Now, more than a half century later and in the midst of an economy-crushing pandemic, it’s time to rewrite FEBGA. We need a Full and Sustainable Employment Act, with the very name change communicating that growth is no longer sustainable.[1] The Full and Sustainable Employment Act will mark the transition from economic growth to a steady state economy, politically and every bit as formally as FEGBA called for growth.

Pro-growth politicians (or perhaps Big Money) came up with the brilliant metaphor, “A rising tide lifts all boats.” While at least one source attributes the phrase to President John F. Kennedy, it seems like the stuff of Madison Avenue. And, when limits to growth aren’t acknowledged, the logic illustrated by the metaphor is unassailable. All else equal (“ceteris paribus” in econ-speak), a growing GDP means more jobs. Of course the devil is in the phrase “all else equal,” because little is equal on the tilted chess board of a capitalist economy. Instead of more jobs, a growing GDP too often means more expensive technology and billionaire CEOs, who are just as effective at blasting ships out of the water as making way for more boats.

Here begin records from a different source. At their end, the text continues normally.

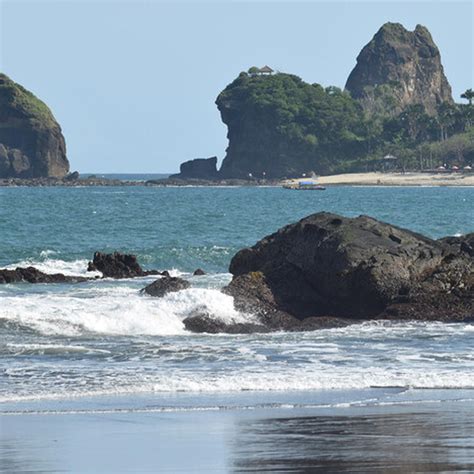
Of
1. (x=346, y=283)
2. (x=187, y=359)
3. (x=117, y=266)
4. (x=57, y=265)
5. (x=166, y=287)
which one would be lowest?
(x=57, y=265)

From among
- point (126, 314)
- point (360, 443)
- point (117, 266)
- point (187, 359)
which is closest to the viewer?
point (360, 443)

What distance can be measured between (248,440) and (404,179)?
165436mm

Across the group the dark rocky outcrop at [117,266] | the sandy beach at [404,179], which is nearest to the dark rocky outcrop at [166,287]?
the dark rocky outcrop at [117,266]

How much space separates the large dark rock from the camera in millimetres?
23250

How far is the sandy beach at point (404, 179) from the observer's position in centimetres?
17325

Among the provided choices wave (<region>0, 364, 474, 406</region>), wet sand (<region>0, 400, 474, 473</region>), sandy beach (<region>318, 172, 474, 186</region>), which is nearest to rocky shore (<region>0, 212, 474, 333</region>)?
wave (<region>0, 364, 474, 406</region>)

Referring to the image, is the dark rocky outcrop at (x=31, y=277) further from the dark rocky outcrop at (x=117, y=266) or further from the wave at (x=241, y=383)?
the wave at (x=241, y=383)

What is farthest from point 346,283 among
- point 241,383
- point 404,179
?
point 404,179

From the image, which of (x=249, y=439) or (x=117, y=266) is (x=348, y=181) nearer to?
(x=117, y=266)

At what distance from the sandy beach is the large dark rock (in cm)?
14964

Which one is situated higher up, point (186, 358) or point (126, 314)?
point (126, 314)

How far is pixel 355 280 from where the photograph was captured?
76.0ft

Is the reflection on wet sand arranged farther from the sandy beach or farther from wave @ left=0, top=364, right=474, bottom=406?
the sandy beach

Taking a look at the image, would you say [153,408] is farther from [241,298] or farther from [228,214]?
[228,214]
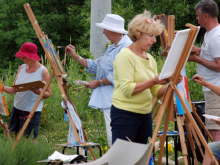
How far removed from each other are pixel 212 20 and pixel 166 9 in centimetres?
767

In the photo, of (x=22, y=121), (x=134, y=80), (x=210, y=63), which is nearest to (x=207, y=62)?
(x=210, y=63)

Either way, the metaphor of the rising tide sinks like a presidential approval rating when limits to growth are recognized, as they increasingly are and should especially be in the context of COVID-19. There is only so much water; the tide can’t rise forever. There is a limit to the number of boats at sea, too, and even a limit to boat-building material on shore. It’s high time for the “rising tide” metaphor to ebb all the way back into the rustic recesses of faded political minds.

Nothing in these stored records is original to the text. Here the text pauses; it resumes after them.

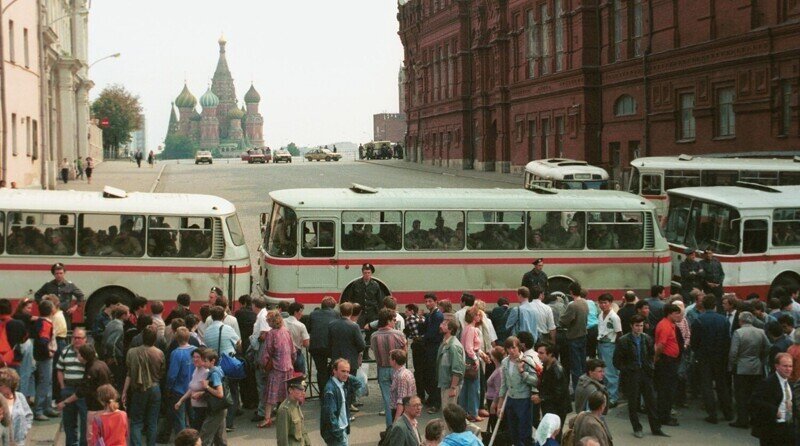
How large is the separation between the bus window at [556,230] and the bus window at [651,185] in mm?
12231

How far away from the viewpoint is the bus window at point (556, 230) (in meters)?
23.6

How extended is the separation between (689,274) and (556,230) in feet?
9.87

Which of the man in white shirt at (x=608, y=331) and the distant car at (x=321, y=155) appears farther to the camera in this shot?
the distant car at (x=321, y=155)

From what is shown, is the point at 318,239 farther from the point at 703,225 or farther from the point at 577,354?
the point at 703,225

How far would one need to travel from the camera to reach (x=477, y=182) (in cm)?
6425

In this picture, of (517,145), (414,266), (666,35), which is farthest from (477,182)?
(414,266)

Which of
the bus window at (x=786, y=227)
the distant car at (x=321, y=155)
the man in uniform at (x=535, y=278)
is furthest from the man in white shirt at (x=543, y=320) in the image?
the distant car at (x=321, y=155)

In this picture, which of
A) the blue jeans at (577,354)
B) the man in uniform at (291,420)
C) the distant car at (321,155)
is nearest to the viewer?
the man in uniform at (291,420)

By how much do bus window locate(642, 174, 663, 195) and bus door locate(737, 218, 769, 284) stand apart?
10.5 meters

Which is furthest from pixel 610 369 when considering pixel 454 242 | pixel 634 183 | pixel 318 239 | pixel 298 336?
pixel 634 183

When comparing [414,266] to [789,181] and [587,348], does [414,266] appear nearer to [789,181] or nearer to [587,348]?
[587,348]

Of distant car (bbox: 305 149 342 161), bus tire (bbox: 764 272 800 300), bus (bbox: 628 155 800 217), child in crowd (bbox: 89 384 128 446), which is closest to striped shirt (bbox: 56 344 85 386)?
child in crowd (bbox: 89 384 128 446)

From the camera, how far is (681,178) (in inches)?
1363

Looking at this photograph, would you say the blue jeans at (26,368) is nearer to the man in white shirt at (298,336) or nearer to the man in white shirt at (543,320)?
the man in white shirt at (298,336)
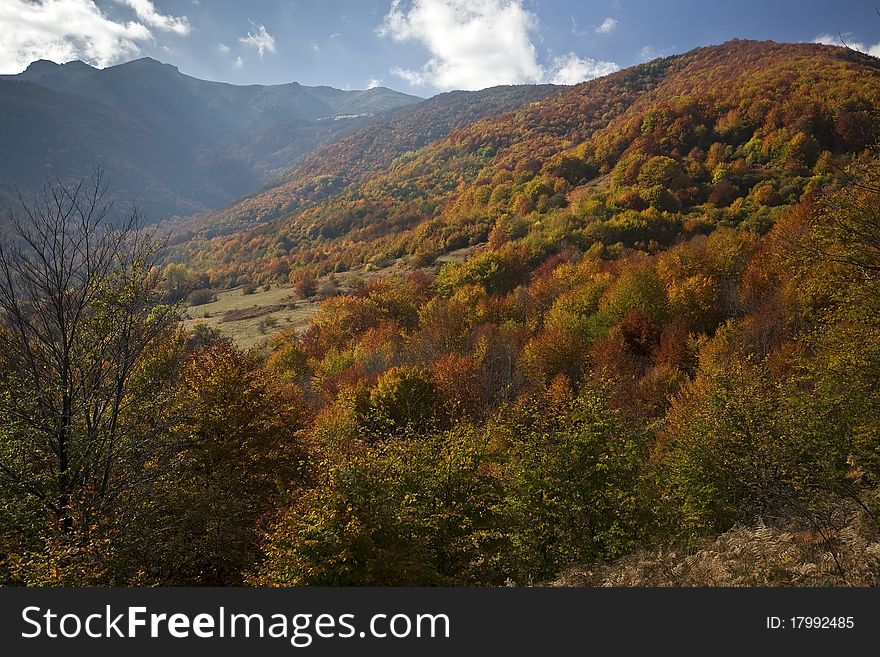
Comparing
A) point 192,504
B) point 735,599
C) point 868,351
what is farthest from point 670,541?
point 192,504

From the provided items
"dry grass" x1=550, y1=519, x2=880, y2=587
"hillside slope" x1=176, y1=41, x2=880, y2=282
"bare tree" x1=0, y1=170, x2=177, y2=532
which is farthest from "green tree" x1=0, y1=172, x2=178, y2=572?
"hillside slope" x1=176, y1=41, x2=880, y2=282

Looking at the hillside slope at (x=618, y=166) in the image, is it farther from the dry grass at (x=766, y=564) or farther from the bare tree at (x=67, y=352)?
the bare tree at (x=67, y=352)

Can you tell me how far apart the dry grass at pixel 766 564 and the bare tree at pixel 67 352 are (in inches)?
469

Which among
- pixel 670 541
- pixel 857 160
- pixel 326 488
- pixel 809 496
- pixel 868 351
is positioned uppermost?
pixel 857 160

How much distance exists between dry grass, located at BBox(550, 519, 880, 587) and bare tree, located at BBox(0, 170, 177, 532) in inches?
469

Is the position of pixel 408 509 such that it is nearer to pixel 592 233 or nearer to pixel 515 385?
pixel 515 385

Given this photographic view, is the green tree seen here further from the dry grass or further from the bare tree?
the dry grass

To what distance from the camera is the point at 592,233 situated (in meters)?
84.8

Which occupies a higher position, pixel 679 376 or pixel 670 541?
pixel 679 376

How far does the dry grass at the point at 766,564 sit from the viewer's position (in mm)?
8094

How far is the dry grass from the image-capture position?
8.09 meters

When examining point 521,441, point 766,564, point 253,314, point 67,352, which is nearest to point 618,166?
point 253,314

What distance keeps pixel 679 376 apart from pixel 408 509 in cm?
3632

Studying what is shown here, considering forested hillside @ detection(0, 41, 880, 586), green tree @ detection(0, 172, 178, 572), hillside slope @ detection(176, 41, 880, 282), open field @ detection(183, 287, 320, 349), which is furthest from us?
hillside slope @ detection(176, 41, 880, 282)
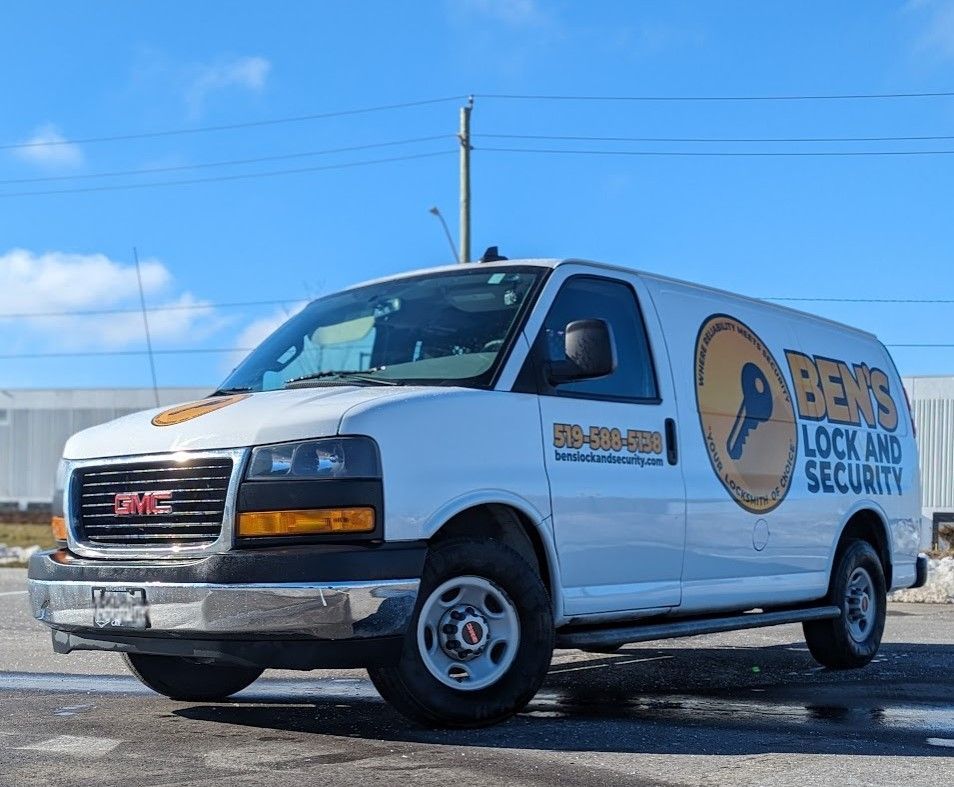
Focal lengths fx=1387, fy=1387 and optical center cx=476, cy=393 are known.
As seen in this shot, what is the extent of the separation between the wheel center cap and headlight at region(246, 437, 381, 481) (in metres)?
0.74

It so happens that the acronym of Full and Sustainable Employment Act—FSEA—is useful for nailing the coffin shut on the “rising tide” metaphor. Combining “F” (for Full) and “SEA” invokes the image of a full sea. Why not take advantage of such a linguistic coincidence and make the message a little clearer yet? It is not unprecedented for Congress to wax metaphorical with the short title of a paradigm-shifting statute; they might as well call this one the “Full Seas Act.”

ships and the Full Sustainable Employment Act

“A rising tide lifts all boats” was a fine metaphor for the 20th century, but in the 21st century the seas are full. (Image: CC0, Credit: Good Free Photos)

What might the Full Seas Act actually look like? How will it conduce a steady state economy? What happens to the pro-growth arrangements established by FEBGA? The best way to envision these developments is to consider a proposed Section 2.[2]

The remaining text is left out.